Exercise details » Write each line exactly as it stands, from the line containing "What is the distance of" through the end of the data.

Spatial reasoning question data
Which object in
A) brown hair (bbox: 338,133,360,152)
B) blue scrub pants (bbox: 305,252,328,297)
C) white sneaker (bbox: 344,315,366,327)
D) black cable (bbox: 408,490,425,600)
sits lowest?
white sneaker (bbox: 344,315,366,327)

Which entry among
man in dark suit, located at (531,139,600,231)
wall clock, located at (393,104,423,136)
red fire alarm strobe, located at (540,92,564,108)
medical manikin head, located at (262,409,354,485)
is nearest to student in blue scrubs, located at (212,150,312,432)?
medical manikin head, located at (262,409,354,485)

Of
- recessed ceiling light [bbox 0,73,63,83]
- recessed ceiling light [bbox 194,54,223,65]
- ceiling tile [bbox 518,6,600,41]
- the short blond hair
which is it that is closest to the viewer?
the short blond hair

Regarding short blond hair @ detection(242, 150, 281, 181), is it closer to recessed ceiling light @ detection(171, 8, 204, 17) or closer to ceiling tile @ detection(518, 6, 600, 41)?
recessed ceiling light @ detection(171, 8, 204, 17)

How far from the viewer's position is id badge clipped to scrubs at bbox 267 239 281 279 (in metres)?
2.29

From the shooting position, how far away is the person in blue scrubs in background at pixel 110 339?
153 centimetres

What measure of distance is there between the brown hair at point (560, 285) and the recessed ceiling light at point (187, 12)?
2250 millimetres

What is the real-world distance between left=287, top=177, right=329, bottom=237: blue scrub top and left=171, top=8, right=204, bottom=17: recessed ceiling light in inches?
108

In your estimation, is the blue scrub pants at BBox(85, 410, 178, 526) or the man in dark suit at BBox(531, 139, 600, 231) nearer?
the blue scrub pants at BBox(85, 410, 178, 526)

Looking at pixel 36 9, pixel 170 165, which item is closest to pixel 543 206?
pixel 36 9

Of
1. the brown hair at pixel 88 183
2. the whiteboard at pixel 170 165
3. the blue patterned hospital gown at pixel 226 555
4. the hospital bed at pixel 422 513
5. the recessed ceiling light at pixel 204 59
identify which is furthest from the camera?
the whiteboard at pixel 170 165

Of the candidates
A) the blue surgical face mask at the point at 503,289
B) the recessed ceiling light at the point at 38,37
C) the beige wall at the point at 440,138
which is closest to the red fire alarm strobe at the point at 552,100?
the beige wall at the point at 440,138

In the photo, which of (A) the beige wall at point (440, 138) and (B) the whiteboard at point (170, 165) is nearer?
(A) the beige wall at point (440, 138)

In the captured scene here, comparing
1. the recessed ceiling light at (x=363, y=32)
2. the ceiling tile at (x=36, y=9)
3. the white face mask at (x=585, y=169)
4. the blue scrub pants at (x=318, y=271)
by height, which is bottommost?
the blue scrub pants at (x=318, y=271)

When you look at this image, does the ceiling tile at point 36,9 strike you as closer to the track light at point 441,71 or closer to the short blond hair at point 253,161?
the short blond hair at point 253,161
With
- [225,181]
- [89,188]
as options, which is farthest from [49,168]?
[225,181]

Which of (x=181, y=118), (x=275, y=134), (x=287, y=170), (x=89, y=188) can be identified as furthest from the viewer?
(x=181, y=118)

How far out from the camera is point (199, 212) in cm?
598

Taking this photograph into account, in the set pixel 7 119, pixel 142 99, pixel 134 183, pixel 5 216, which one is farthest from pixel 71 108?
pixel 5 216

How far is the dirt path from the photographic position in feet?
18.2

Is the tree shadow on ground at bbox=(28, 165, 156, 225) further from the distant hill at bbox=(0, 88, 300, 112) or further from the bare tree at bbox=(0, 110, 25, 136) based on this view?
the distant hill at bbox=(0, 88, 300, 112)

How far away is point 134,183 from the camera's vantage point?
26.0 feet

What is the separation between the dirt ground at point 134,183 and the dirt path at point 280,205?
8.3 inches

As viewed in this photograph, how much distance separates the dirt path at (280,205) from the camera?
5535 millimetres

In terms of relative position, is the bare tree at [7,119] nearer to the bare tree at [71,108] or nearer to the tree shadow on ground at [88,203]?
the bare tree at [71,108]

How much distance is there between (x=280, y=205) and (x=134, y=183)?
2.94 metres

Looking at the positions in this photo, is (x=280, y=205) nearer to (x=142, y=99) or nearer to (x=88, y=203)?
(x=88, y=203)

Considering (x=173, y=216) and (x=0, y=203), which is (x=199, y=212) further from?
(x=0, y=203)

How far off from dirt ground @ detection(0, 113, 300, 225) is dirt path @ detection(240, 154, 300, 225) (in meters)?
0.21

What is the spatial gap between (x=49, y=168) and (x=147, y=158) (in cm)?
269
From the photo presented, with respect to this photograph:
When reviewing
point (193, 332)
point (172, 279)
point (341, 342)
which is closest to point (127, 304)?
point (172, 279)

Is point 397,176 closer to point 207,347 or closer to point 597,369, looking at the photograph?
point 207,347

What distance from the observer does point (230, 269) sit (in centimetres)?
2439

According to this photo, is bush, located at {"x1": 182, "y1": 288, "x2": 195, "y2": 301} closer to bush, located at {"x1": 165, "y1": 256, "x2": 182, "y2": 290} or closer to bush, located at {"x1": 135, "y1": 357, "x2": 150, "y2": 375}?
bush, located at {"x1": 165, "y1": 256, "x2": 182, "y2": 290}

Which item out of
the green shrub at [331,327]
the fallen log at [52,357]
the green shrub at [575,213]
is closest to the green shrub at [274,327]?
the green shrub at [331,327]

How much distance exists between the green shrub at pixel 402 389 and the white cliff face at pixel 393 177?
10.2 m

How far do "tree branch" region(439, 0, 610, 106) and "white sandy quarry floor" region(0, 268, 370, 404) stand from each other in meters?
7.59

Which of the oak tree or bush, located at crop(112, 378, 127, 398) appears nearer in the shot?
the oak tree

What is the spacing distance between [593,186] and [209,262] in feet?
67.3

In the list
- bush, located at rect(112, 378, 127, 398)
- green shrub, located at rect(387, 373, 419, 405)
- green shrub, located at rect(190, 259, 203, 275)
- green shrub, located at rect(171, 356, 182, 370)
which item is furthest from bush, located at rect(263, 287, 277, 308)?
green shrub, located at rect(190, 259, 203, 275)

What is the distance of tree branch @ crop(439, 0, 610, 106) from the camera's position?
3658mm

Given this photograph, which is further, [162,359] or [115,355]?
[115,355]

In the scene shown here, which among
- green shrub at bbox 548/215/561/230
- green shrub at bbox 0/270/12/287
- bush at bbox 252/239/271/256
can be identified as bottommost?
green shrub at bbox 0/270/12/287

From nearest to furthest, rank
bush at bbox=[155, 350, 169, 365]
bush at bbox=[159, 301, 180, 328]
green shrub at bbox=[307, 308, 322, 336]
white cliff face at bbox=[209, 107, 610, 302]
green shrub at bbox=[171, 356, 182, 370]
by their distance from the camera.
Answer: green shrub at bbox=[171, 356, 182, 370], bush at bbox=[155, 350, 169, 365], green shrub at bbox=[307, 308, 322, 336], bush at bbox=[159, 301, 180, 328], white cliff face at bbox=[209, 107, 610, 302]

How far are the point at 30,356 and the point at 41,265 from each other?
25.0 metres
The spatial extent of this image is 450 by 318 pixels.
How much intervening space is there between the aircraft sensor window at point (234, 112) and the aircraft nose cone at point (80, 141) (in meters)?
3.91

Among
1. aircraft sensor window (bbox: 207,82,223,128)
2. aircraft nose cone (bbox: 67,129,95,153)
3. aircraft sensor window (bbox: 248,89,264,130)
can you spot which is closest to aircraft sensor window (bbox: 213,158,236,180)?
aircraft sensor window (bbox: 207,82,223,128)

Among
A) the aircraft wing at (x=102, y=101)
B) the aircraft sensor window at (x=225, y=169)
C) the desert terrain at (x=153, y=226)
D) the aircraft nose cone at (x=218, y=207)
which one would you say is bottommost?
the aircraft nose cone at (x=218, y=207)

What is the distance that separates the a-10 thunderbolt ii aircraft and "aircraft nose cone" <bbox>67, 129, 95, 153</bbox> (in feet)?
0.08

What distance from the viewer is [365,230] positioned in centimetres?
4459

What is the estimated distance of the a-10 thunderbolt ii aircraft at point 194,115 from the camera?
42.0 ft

Answer to the exercise »
What is the distance of tree branch @ crop(439, 0, 610, 106) from the camera's position?
3658mm

Given this photograph, which is further, [162,359] or [115,355]?
[115,355]

In the scene shown here, which among
- green shrub at bbox 548/215/561/230
- green shrub at bbox 0/270/12/287
- bush at bbox 252/239/271/256
can be identified as bottommost?
green shrub at bbox 0/270/12/287

From nearest to furthest, rank
bush at bbox=[155, 350, 169, 365]
bush at bbox=[159, 301, 180, 328]
green shrub at bbox=[307, 308, 322, 336]
white cliff face at bbox=[209, 107, 610, 302]
green shrub at bbox=[171, 356, 182, 370]
by their distance from the camera.
Answer: green shrub at bbox=[171, 356, 182, 370], bush at bbox=[155, 350, 169, 365], green shrub at bbox=[307, 308, 322, 336], bush at bbox=[159, 301, 180, 328], white cliff face at bbox=[209, 107, 610, 302]

How far are the point at 30,356 and the point at 41,265 from each other?
25.0 metres
The spatial extent of this image is 450 by 318 pixels.
How much intervening space is there between the aircraft sensor window at point (234, 112) and the aircraft nose cone at point (80, 141) (in meters)?
3.91

Among
1. aircraft sensor window (bbox: 207,82,223,128)
2. aircraft nose cone (bbox: 67,129,95,153)
3. aircraft sensor window (bbox: 248,89,264,130)
can you spot which is closest to aircraft sensor window (bbox: 213,158,236,180)?
aircraft sensor window (bbox: 207,82,223,128)

Among
A) the aircraft wing at (x=102, y=101)
B) the aircraft sensor window at (x=225, y=169)
C) the desert terrain at (x=153, y=226)
D) the aircraft nose cone at (x=218, y=207)
which one would you say is bottommost?
the aircraft nose cone at (x=218, y=207)

What is the distance that separates the a-10 thunderbolt ii aircraft and "aircraft nose cone" <bbox>67, 129, 95, 153</bbox> (in feet)?
0.08

What distance from the viewer is [365,230] positioned in centimetres?
4459

What is the estimated distance of the a-10 thunderbolt ii aircraft at point 194,115 from the camera?
42.0 ft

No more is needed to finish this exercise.